##### DATASET EXTRACT
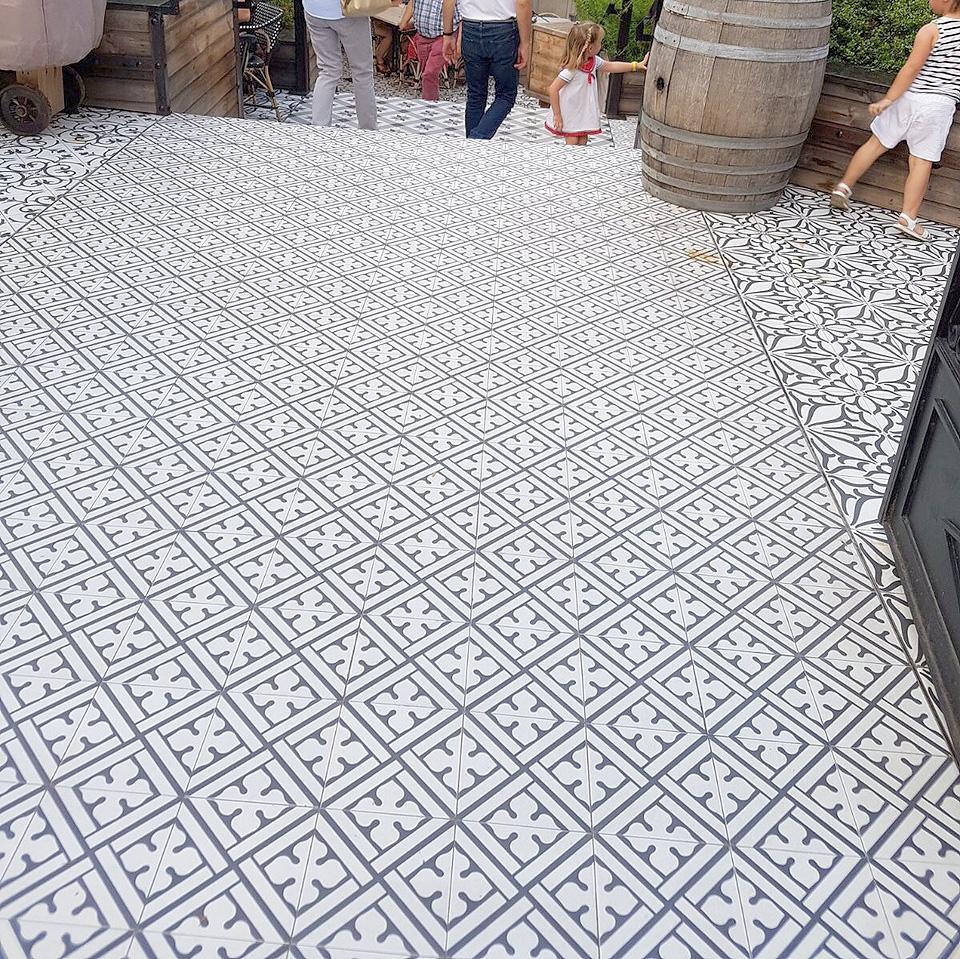 ditail-pavimento-soluciones-antideslizante-wine-fandango-img_0149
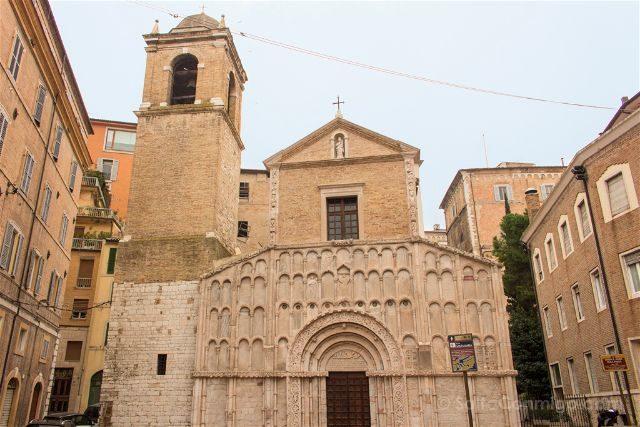 Italia Marcas Ancona Iglesia Santa Maria Fachada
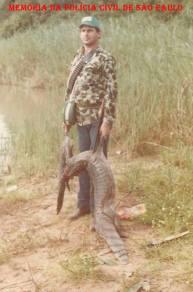 """Agente Policial """"Carijó"""", em pescaria no Mato Grosso, no ano de 1.982."""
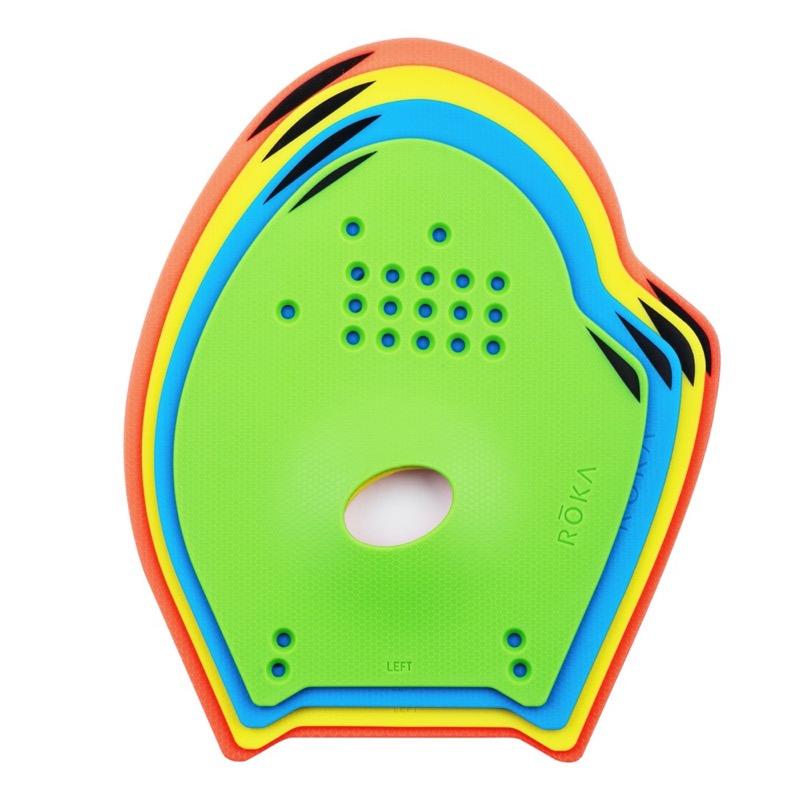 【ROKA Pro Swim Paddles】特許取得済のストラップシステムを採用。カスタムフィットを維持できるスイムトレーニング用パドル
##########
• **DESCRIPTION OF THE TASK**: Restate the data word for word without pictures.

• **RESPONSE TO THIS TASK**:
 ditail-pavimento-soluciones-antideslizante-wine-fandango-img_0149
 Italia Marcas Ancona Iglesia Santa Maria Fachada
 """Agente Policial """"Carijó"""", em pescaria no Mato Grosso, no ano de 1.982."""
 【ROKA Pro Swim Paddles】特許取得済のストラップシステムを採用。カスタムフィットを維持できるスイムトレーニング用パドル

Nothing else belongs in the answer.